--- Start Records to use ---
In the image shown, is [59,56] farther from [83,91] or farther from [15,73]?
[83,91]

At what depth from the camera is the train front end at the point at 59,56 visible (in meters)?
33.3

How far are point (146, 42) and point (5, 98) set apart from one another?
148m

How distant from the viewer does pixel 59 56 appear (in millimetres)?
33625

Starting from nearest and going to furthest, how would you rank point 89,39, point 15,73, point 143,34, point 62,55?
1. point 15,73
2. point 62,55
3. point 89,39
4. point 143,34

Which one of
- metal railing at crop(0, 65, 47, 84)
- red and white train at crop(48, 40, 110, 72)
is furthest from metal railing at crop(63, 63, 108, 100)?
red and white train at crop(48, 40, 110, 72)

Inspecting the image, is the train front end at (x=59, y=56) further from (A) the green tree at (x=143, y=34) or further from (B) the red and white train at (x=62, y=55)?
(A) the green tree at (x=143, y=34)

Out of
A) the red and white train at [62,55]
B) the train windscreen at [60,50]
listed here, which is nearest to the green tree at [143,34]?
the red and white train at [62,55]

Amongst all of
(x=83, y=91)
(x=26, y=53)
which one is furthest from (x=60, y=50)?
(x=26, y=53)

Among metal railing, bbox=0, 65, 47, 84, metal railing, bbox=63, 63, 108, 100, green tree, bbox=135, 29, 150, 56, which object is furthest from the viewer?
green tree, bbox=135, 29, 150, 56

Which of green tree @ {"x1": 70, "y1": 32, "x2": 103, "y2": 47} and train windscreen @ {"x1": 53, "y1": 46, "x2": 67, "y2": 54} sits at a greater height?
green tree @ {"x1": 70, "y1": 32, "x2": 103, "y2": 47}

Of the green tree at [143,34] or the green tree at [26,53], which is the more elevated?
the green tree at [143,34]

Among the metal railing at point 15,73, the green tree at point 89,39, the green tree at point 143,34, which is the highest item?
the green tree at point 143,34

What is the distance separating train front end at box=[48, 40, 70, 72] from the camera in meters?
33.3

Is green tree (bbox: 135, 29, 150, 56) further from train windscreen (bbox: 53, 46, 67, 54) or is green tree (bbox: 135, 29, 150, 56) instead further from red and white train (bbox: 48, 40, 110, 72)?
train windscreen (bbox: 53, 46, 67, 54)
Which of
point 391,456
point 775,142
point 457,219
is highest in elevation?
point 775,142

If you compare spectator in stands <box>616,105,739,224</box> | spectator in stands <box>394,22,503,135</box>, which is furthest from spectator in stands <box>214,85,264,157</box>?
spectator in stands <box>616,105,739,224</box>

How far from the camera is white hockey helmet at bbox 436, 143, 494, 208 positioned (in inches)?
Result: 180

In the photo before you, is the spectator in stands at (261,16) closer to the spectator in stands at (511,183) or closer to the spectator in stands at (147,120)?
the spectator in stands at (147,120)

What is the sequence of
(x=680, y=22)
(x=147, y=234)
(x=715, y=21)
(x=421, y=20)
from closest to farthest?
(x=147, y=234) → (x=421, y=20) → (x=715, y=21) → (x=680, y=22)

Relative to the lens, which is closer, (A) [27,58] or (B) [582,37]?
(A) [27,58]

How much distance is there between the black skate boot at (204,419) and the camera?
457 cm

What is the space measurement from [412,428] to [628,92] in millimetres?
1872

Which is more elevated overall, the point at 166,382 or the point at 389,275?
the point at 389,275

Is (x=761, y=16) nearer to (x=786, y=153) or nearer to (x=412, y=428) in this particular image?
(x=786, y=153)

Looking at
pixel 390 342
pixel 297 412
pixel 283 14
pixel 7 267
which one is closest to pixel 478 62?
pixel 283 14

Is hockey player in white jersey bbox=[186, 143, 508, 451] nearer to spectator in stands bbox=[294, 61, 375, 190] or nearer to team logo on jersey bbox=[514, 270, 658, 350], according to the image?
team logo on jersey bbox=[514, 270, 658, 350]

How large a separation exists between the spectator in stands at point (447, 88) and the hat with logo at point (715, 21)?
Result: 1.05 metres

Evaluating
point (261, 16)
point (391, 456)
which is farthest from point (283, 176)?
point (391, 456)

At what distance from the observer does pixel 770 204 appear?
--- End Records to use ---
- What to do: Repeat the material above in full, keeping every word.

- Final result:
In the image shown, is [59,56] farther from [83,91] or farther from [15,73]?
[83,91]

At what depth from the camera is the train front end at the point at 59,56 visible (in meters)?
33.3

How far are point (146, 42) and point (5, 98) set apart from one another?
148m

How distant from the viewer does pixel 59 56 appear (in millimetres)?
33625

Starting from nearest and going to furthest, how would you rank point 89,39, point 15,73, point 143,34, point 62,55?
1. point 15,73
2. point 62,55
3. point 89,39
4. point 143,34

Which one of
- metal railing at crop(0, 65, 47, 84)
- red and white train at crop(48, 40, 110, 72)
is furthest from metal railing at crop(63, 63, 108, 100)?
red and white train at crop(48, 40, 110, 72)

Inspecting the image, is the train front end at (x=59, y=56) further from (A) the green tree at (x=143, y=34) or further from (B) the red and white train at (x=62, y=55)?
(A) the green tree at (x=143, y=34)

Out of
A) the red and white train at [62,55]
B) the train windscreen at [60,50]
listed here, which is nearest to the green tree at [143,34]?
the red and white train at [62,55]

Amongst all of
(x=83, y=91)
(x=26, y=53)
which one is furthest from (x=60, y=50)?
(x=26, y=53)

Among metal railing, bbox=0, 65, 47, 84, metal railing, bbox=63, 63, 108, 100, green tree, bbox=135, 29, 150, 56, which object is furthest from the viewer?
green tree, bbox=135, 29, 150, 56

Which of green tree @ {"x1": 70, "y1": 32, "x2": 103, "y2": 47} and train windscreen @ {"x1": 53, "y1": 46, "x2": 67, "y2": 54} sits at a greater height?
green tree @ {"x1": 70, "y1": 32, "x2": 103, "y2": 47}

Of the green tree at [143,34] or the green tree at [26,53], which is the more elevated?
the green tree at [143,34]

Among the metal railing at point 15,73, the green tree at point 89,39, the green tree at point 143,34, which is the highest item?
the green tree at point 143,34

What is the distance separating train front end at box=[48, 40, 70, 72] from the camera in meters?
33.3

Is green tree (bbox: 135, 29, 150, 56) further from train windscreen (bbox: 53, 46, 67, 54) or is green tree (bbox: 135, 29, 150, 56) instead further from red and white train (bbox: 48, 40, 110, 72)?
train windscreen (bbox: 53, 46, 67, 54)
Which of
point 391,456
point 775,142
point 457,219
is highest in elevation?
point 775,142

If you compare spectator in stands <box>616,105,739,224</box> | spectator in stands <box>394,22,503,135</box>, which is furthest from spectator in stands <box>214,85,264,157</box>?
spectator in stands <box>616,105,739,224</box>

How far from the camera is white hockey helmet at bbox 436, 143, 494, 208 positioned (in inches)?
Result: 180

In the photo before you, is the spectator in stands at (261,16) closer to the spectator in stands at (511,183) or closer to the spectator in stands at (147,120)?
the spectator in stands at (147,120)

What is the sequence of
(x=680, y=22)
(x=147, y=234)
(x=715, y=21)
(x=421, y=20)
from closest to farthest?
(x=147, y=234) → (x=421, y=20) → (x=715, y=21) → (x=680, y=22)

Relative to the lens, which is closer, (A) [27,58] or (B) [582,37]?
(A) [27,58]

How much distance is there between the black skate boot at (204,419) and the camera?
457 cm

What is the space measurement from [412,428] to [628,92] in millimetres?
1872

Which is more elevated overall, the point at 166,382 or the point at 389,275?
the point at 389,275

Is (x=761, y=16) nearer to (x=786, y=153) or nearer to (x=412, y=428) in this particular image?
(x=786, y=153)

Looking at
pixel 390 342
pixel 297 412
pixel 283 14
pixel 7 267
which one is closest to pixel 478 62?
pixel 283 14

Is hockey player in white jersey bbox=[186, 143, 508, 451] nearer to spectator in stands bbox=[294, 61, 375, 190] or nearer to team logo on jersey bbox=[514, 270, 658, 350], according to the image?
team logo on jersey bbox=[514, 270, 658, 350]

How large a separation exists between the spectator in stands at point (447, 88) and the hat with logo at point (715, 21)?
Result: 1.05 metres

Evaluating
point (261, 16)
point (391, 456)
which is farthest from point (283, 176)?
point (391, 456)

At what distance from the observer does pixel 770 204 appear?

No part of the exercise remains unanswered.